**Your goal**: Exact copies of all the lines below are needed, without the pictures.

Collected data:
----

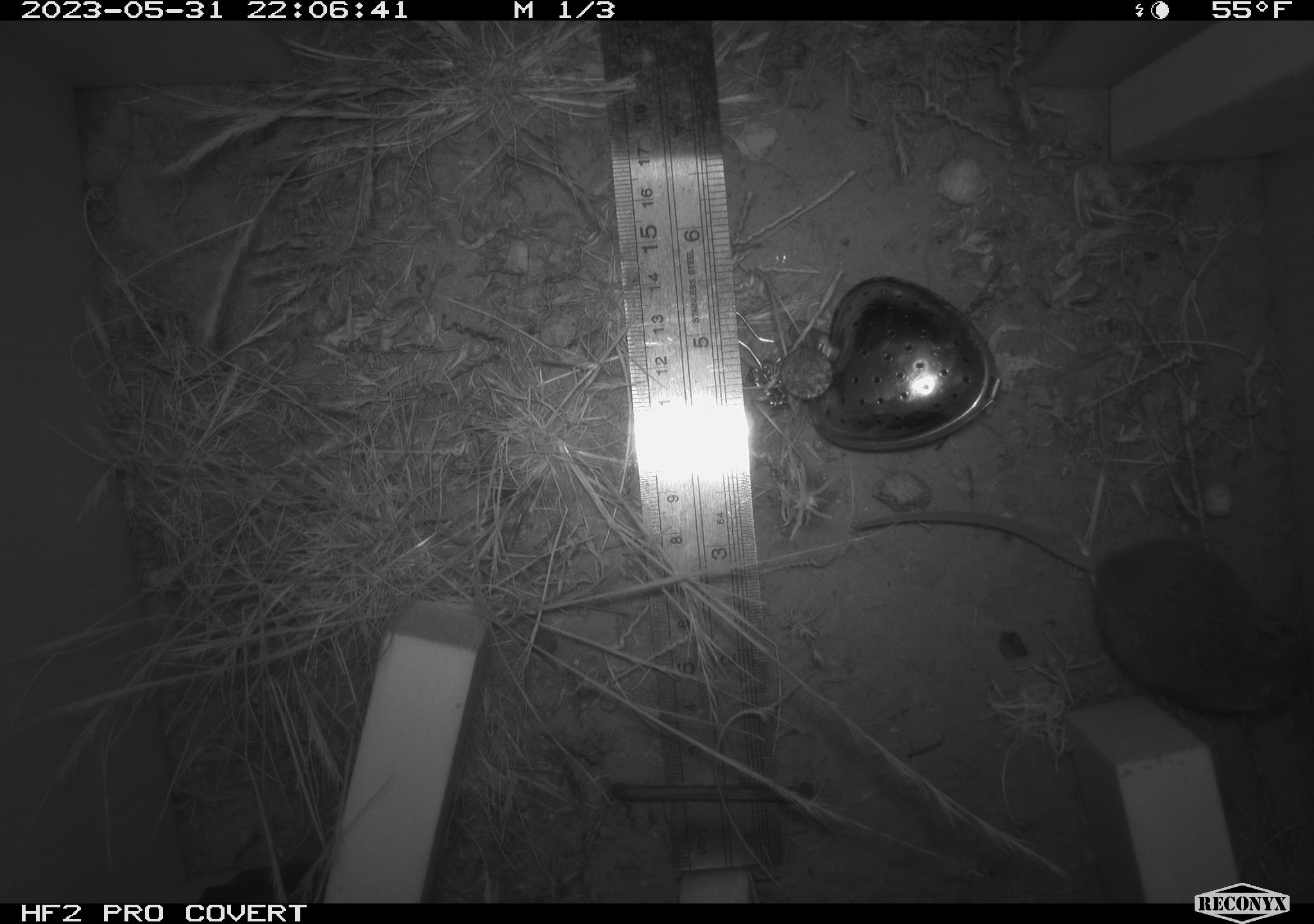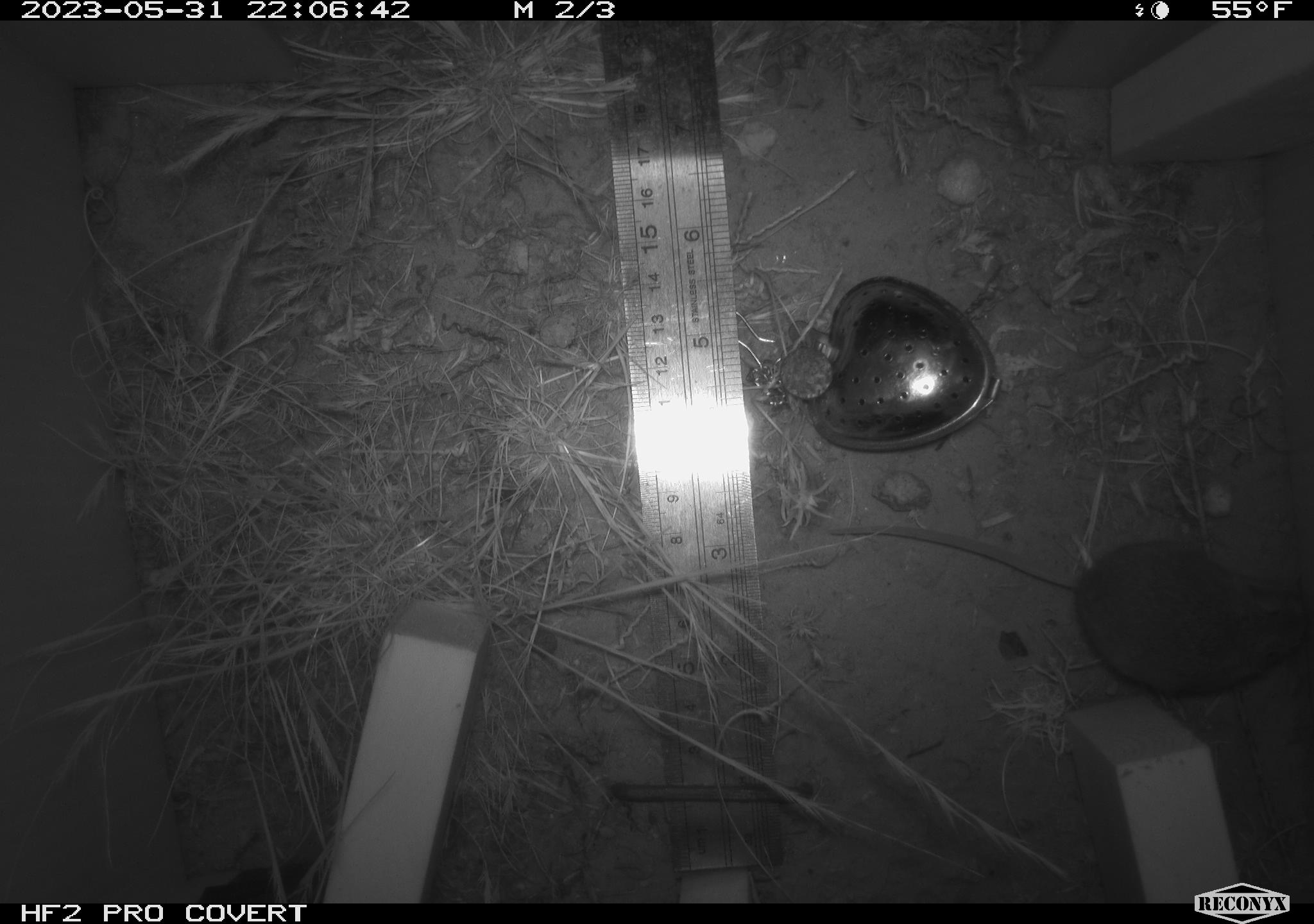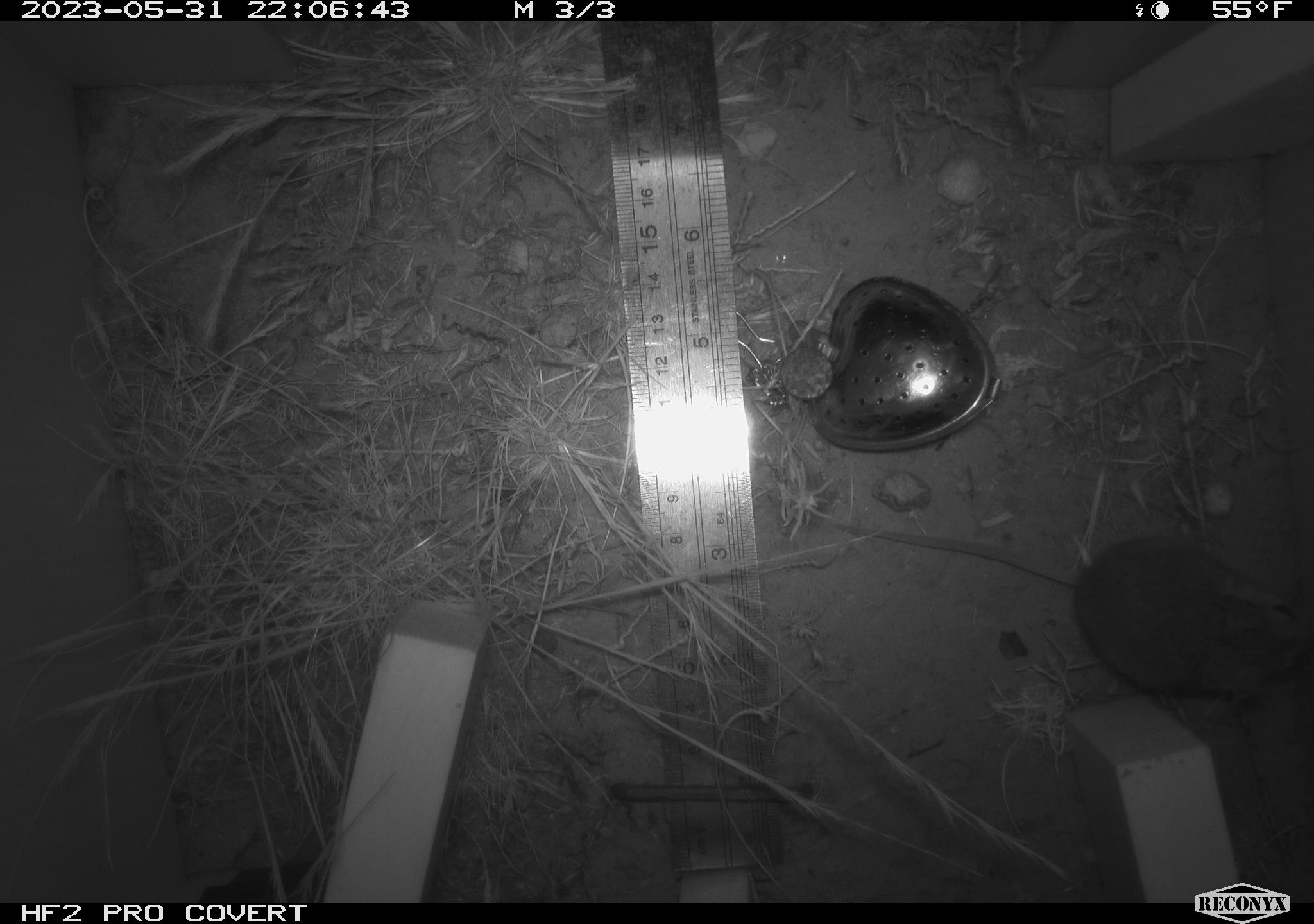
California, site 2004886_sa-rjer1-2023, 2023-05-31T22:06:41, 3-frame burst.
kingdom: Animalia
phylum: Chordata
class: Mammalia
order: Rodentia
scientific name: Rodentia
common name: mouse species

----

**Finished task**:
California, site 2004886_sa-rjer1-2023, 2023-05-31T22:06:41, 3-frame burst.
kingdom: Animalia
phylum: Chordata
class: Mammalia
order: Rodentia
scientific name: Rodentia
common name: mouse species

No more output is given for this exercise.